Burned patients are usually resistant to the neuromuscular effects of nondepolarizing relaxants, mostly because of receptor changes. The magnitude of the resistance is related to burn size and time after burn. Mivacurium is a muscle relaxant, degraded by plasma cholinesterase, whose enzyme activity is decreased in burns. The present study tested the hypothesis that burn-induced depressed plasma cholinesterase activity counteracts the receptor-mediated resistance, resulting in a lack of resistance to mivacurium.

Methods

Burned patients (n = 23), aged 2–12 yr, subclassified into burns of 10–30% or > 30% of body surface, were studied at ≤ 6 days and again at 1–12 weeks after burn if possible. Thirteen additional patients served as controls.

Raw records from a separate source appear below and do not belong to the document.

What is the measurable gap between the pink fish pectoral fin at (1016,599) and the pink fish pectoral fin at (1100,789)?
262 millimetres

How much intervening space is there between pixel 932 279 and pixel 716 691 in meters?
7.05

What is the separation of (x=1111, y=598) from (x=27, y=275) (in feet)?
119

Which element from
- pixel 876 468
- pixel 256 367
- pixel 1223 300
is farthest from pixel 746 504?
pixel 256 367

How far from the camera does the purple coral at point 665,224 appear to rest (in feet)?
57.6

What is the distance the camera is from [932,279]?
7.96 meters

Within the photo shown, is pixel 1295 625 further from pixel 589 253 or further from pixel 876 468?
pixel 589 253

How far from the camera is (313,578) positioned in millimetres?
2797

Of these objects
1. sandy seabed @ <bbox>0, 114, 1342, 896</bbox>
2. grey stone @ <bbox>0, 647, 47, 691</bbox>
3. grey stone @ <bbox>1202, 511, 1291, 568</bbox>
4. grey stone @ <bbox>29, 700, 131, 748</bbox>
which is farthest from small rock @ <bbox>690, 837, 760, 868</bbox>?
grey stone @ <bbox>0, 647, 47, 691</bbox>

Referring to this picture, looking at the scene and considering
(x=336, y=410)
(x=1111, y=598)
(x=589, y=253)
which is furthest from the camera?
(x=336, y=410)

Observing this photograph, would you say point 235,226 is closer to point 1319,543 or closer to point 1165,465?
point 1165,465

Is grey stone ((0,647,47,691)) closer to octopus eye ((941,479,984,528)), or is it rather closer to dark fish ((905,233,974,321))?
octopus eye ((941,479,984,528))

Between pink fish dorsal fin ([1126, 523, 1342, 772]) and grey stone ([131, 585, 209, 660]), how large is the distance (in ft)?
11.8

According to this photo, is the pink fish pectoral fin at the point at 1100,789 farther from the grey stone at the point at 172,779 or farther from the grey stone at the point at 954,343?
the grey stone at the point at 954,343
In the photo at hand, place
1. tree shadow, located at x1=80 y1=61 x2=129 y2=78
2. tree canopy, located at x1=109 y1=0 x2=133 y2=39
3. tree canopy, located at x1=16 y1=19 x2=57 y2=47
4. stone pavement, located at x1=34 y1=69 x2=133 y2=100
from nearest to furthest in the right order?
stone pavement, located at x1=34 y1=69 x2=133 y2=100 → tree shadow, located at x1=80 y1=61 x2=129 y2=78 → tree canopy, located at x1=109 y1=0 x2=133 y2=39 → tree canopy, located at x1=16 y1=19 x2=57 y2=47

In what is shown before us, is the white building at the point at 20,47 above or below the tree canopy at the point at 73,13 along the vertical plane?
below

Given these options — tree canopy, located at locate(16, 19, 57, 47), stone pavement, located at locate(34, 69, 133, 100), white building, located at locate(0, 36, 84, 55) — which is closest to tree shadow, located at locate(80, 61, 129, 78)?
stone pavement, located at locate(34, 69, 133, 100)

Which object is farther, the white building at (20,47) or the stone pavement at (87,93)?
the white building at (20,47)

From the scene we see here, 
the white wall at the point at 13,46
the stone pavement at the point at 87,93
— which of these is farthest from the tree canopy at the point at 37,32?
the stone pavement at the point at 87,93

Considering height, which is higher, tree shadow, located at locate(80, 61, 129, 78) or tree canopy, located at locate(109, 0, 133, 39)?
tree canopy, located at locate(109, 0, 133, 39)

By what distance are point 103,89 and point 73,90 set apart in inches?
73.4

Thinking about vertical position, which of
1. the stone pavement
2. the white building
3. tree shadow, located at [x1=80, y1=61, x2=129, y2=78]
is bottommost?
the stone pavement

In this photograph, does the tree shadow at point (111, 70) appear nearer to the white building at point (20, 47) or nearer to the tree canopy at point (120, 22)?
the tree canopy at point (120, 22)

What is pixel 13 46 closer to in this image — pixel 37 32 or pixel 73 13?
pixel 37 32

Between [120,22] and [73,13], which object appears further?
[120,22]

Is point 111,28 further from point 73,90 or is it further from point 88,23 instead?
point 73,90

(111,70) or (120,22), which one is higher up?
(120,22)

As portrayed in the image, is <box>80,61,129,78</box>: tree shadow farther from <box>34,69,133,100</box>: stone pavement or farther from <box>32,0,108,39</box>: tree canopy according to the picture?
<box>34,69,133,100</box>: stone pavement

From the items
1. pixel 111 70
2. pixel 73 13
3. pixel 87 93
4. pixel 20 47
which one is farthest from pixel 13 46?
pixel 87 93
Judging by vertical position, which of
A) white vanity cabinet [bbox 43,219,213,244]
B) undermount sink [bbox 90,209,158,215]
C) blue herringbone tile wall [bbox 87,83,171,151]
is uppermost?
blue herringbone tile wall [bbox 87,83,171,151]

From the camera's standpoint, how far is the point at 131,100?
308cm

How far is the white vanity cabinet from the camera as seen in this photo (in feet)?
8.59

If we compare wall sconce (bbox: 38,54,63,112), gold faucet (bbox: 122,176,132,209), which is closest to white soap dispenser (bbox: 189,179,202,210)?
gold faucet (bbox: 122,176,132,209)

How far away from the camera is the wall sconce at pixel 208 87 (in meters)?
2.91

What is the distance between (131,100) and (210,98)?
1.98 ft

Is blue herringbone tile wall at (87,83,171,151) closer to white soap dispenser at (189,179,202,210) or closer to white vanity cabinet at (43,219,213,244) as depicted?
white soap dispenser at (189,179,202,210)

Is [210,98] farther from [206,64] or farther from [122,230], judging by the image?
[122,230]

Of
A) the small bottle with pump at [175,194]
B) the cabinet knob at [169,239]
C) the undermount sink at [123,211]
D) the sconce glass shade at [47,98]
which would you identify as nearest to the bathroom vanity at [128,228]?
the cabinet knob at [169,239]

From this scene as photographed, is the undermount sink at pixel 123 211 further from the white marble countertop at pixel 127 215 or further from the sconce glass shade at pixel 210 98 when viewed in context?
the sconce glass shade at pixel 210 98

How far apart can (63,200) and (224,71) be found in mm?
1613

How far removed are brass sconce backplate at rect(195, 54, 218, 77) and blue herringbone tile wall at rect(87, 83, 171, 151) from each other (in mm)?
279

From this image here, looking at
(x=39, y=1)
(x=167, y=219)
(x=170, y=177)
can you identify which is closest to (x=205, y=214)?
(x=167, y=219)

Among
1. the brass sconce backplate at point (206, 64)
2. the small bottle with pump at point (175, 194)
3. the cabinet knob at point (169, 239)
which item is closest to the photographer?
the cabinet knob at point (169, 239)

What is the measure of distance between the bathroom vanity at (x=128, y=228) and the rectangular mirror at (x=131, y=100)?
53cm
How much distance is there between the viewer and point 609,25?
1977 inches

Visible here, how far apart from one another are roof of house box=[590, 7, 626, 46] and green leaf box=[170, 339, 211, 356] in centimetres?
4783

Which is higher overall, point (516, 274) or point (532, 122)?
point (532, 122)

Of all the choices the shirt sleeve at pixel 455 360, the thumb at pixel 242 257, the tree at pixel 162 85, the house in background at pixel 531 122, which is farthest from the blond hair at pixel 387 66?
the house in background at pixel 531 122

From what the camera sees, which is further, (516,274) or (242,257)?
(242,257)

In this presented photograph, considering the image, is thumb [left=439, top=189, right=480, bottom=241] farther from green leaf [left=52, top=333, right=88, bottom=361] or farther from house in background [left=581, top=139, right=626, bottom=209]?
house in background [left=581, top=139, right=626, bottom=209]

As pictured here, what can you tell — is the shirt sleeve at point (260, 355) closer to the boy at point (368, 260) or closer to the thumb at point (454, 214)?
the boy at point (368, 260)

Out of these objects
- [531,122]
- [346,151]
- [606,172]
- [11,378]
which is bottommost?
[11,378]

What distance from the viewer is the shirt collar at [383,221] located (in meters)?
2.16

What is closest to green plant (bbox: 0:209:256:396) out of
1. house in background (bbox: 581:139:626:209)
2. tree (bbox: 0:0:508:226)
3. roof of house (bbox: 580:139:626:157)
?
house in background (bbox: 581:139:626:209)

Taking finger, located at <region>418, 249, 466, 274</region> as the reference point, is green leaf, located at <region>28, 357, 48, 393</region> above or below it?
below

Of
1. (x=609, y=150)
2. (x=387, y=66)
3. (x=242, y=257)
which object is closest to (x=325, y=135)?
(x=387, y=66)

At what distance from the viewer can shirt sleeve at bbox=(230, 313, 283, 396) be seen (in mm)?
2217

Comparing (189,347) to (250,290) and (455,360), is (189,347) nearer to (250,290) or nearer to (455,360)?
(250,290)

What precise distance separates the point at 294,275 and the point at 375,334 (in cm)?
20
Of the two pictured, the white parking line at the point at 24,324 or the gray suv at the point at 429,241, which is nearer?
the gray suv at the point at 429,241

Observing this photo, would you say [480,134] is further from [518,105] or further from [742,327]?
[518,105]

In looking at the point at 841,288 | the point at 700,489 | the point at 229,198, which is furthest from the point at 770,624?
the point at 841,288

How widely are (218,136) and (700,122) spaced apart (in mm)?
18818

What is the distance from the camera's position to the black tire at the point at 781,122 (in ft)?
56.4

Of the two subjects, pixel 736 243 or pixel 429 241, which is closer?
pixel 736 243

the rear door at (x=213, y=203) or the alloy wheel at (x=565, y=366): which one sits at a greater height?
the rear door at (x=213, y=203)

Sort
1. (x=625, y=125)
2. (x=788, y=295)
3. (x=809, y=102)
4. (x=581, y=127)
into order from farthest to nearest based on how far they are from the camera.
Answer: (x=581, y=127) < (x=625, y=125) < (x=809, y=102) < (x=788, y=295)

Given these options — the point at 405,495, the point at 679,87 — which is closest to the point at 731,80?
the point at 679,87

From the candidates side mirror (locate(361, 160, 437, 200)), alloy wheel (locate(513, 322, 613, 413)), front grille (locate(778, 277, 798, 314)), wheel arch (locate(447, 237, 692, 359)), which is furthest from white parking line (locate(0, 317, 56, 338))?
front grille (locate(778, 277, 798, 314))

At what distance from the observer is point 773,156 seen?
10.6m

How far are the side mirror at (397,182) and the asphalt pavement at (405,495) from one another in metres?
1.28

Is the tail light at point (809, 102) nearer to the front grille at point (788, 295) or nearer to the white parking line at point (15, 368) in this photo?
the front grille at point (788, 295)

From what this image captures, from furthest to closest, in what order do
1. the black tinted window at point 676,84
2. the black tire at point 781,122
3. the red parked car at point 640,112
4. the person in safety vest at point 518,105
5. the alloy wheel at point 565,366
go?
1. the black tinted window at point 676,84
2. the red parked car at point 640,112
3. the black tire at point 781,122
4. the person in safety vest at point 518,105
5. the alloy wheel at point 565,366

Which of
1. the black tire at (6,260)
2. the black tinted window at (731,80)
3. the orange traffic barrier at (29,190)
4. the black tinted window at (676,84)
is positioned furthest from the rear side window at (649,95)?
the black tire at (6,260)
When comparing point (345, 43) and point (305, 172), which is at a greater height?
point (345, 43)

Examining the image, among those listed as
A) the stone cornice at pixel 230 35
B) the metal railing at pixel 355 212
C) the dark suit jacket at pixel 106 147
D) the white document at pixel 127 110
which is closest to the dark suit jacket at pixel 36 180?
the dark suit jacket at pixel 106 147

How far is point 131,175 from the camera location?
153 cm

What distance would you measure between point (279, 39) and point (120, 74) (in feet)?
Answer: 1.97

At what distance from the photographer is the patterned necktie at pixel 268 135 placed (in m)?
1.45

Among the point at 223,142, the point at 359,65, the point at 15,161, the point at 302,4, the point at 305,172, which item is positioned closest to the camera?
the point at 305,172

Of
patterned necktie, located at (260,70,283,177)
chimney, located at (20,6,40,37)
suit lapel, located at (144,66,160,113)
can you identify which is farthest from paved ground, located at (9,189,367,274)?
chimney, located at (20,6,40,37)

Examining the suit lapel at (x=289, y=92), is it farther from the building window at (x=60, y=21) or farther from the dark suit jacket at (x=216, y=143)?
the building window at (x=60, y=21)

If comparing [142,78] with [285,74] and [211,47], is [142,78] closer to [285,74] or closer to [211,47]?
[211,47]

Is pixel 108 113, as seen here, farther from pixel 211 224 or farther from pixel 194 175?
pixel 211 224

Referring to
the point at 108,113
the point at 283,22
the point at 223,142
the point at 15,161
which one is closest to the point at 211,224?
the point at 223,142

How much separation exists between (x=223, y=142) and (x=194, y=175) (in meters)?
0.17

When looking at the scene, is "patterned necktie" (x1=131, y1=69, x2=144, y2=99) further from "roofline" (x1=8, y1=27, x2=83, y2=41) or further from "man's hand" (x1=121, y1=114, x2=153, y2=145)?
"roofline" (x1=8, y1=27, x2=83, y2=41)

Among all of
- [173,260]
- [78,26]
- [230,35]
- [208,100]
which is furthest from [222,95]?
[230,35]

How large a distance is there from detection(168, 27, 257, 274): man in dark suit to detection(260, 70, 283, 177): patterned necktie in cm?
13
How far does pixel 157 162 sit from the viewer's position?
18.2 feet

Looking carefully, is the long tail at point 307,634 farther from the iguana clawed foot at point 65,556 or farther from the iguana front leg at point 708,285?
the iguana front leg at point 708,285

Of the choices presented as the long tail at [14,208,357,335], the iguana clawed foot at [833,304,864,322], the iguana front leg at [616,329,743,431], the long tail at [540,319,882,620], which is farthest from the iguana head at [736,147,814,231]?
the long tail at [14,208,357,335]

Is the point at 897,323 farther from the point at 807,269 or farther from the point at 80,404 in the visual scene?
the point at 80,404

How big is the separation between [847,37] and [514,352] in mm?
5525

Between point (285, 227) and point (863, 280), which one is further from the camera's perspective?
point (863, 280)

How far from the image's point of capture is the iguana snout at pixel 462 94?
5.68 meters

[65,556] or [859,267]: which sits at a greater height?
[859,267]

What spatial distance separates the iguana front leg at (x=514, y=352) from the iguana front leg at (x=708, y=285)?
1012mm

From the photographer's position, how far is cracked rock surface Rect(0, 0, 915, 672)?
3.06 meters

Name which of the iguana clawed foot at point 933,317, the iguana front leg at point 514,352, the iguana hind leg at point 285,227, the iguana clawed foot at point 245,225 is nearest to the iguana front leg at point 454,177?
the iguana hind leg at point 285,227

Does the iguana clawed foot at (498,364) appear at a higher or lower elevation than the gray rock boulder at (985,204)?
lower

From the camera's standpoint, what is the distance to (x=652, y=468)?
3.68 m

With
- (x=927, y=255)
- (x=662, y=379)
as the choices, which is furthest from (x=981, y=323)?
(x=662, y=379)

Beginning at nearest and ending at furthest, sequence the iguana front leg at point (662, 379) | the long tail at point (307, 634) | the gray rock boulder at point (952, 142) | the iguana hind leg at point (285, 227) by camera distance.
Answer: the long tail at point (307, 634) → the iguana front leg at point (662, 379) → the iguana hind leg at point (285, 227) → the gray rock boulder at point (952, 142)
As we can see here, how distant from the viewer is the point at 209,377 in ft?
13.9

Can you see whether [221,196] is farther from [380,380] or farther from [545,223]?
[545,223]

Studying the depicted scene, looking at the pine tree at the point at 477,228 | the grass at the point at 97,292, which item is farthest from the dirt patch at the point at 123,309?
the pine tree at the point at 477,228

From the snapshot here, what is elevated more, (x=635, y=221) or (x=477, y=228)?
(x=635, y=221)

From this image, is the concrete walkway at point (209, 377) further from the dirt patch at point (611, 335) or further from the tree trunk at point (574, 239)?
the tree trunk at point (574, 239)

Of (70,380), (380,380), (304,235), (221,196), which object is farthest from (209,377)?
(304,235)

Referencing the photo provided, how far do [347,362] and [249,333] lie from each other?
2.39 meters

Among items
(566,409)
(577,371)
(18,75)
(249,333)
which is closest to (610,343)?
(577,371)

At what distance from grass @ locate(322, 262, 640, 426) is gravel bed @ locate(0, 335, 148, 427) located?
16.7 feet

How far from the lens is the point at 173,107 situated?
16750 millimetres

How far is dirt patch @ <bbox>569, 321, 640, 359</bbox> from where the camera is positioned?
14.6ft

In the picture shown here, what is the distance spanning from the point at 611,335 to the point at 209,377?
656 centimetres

Neuromuscular variables monitored included onset and recovery following bolus dose, continuous infusion rates required to maintain 95 ± 4% paralysis, and recovery rates following infusion.

Results

The onset times of maximal twitch suppression were not different between burns and controls, but recovery to 25% of baseline twitch height was prolonged in patients with > 30% burn irrespective of time after injury. The continuous infusion rates to maintain twitch suppression at 95 ± 4% were not different between groups. The recovery indices, including train-of-four to > 75%, 25–75%, or 5–95% in burned patients, were similar or prolonged compared with controls. The prolonged recovery in burned patients was inversely related to plasma cholinesterase activity (R2 = 0.86, r = −0.93, P < 0.001), and the decreased plasma cholinesterase activity was related to burn size and time after burn.

Conclusions

A normal mivacurium dosage (0.2 mg/kg) effects good relaxation conditions in burned patients, with an onset time similar to that in controls. This finding contrasts with the response seen with other nondepolarizing drugs, higher doses of which are required to effect paralysis. The decreased metabolism of mivacurium, resulting from depressed plasma cholinesterase activity, probably counteracts the receptor-mediated potential for resistance. Because succinylcholine is contraindicated in burned patients, larger doses of nondepolarizing agents are advocated to effect rapid onset of paralysis. This generalization does not hold for mivacurium.